Pero no pocos de aquellos “teólogos”, en los años que siguieron al Vaticano II, como de Lubac y otros no menos famosos, fueron hechos Obispos y Cardenales. Ya antes, habían hecho escuela con libertad y sin freno a enteras generaciones de sacerdotes y monjes, muchos de los cuales ascendieron después a las cátedras episcopales para enseñar el error, sin que nadie los detuviera. El peor de todos los “nuevos teólogos”, el verdadero “princeps haereticorum” fue Karl Rahner (†1984), del cual, justamente, el card. Siri dijo que había elaborado una “teología sin Cristo”, de manera que no necesitaremos unirnos a Jesucristo, único Salvador del mundo, para ser salvados en este mundo y en el otro. Pero también los demás “nuevos teólogos” -los teólogos de la liberación, por ejemplo, hoy vueltos de nuevo a primer plano- ¿qué hicieron de Cristo?

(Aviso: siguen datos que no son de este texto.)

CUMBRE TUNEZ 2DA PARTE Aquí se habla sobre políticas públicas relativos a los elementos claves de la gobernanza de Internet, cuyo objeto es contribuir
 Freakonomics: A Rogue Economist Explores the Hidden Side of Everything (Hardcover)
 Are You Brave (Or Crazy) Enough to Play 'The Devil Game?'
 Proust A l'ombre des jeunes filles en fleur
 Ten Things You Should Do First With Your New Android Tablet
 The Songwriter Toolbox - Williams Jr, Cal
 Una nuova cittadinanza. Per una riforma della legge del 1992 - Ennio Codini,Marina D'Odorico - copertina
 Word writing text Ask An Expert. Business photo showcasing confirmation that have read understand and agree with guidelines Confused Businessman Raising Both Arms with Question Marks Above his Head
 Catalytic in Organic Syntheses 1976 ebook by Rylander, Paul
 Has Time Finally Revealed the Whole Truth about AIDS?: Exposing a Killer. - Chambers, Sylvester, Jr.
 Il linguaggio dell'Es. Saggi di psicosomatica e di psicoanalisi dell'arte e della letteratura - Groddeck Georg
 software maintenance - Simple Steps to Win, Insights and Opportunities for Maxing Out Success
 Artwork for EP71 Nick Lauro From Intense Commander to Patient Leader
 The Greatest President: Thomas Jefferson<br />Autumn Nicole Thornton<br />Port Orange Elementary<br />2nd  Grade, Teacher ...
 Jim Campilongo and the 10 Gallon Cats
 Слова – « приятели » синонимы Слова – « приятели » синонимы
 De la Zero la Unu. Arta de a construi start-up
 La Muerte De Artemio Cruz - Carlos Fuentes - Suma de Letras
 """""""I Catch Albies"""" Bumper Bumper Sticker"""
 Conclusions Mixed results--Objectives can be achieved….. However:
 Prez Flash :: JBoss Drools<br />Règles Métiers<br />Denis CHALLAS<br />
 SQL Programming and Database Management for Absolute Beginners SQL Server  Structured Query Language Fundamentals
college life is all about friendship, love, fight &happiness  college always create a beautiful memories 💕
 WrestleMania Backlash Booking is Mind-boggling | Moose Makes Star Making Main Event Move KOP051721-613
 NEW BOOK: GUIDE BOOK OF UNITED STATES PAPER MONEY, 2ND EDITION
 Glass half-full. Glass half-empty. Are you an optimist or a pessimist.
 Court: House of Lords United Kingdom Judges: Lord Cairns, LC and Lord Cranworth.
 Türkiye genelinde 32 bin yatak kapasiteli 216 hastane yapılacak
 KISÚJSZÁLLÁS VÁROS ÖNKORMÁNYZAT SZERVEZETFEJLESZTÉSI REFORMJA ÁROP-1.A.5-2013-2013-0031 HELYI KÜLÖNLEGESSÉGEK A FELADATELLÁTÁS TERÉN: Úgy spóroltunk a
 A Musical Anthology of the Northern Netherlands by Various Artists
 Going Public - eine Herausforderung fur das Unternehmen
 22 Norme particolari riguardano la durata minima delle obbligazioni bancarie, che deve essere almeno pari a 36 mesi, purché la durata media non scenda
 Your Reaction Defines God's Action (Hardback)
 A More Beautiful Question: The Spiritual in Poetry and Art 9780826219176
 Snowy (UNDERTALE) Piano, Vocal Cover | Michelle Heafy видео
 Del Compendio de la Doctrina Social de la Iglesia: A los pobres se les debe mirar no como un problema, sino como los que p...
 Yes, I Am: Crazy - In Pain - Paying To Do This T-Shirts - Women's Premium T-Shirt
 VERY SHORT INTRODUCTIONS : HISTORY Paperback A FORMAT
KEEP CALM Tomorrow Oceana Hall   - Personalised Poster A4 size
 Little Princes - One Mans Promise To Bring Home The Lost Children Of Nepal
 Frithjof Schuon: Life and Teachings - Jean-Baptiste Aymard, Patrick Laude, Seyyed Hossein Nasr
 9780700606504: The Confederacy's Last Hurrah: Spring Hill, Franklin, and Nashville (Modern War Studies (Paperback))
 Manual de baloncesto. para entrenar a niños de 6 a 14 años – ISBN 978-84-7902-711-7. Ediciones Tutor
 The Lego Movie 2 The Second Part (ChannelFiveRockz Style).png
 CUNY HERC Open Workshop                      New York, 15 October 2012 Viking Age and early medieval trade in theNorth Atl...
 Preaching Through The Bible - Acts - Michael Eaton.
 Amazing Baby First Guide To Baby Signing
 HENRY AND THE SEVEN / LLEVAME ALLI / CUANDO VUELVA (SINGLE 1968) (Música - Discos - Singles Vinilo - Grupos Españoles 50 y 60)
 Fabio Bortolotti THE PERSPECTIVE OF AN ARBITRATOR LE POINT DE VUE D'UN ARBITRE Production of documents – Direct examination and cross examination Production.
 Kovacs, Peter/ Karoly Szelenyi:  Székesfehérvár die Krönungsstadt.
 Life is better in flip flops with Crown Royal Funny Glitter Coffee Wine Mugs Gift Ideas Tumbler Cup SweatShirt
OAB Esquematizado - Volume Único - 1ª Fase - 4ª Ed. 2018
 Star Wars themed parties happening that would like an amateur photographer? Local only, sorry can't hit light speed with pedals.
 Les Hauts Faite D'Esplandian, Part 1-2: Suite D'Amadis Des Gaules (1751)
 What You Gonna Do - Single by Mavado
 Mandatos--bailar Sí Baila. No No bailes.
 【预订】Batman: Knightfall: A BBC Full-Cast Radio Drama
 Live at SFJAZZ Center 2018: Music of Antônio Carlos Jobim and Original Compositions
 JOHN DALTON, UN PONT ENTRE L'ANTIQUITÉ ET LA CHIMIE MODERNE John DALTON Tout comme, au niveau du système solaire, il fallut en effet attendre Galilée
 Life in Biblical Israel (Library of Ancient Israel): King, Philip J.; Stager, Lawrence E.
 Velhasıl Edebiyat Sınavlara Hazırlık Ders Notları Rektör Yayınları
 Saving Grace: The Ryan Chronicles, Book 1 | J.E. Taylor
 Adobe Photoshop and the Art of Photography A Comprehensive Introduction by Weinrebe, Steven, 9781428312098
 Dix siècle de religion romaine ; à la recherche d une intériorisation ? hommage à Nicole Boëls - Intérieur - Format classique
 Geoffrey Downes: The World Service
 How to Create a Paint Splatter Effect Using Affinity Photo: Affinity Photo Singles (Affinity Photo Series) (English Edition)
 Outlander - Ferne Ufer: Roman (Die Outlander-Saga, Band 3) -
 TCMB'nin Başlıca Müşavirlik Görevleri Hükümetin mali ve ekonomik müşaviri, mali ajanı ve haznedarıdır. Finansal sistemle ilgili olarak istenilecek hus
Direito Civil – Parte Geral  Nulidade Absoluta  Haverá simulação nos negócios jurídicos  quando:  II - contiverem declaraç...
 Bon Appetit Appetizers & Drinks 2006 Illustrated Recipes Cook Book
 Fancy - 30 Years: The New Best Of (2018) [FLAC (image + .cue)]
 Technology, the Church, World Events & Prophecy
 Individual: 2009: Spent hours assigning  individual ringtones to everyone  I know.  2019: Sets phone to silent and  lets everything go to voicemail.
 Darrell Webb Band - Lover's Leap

Sucedió por consiguiente que en los encuentros ecuménicos -incontables desde el Concilio Vaticano II hasta hoy- Jesús fue equiparado a los demás “fundadores de religiones” (¿qué religiones?) como Mahoma, Buda e incluso los maestros del ateísmo. Verdaderamente “ils l’ont découronné”, ellos (algunos, demasiados hombres de Iglesia) lo han descoronado, lo han destronado, como tituló un famoso libro suyo un ilustre Prelado, que, inspirándose en la Virgen, aparecida en La Salette, dijo: “Roma perderá la fe”.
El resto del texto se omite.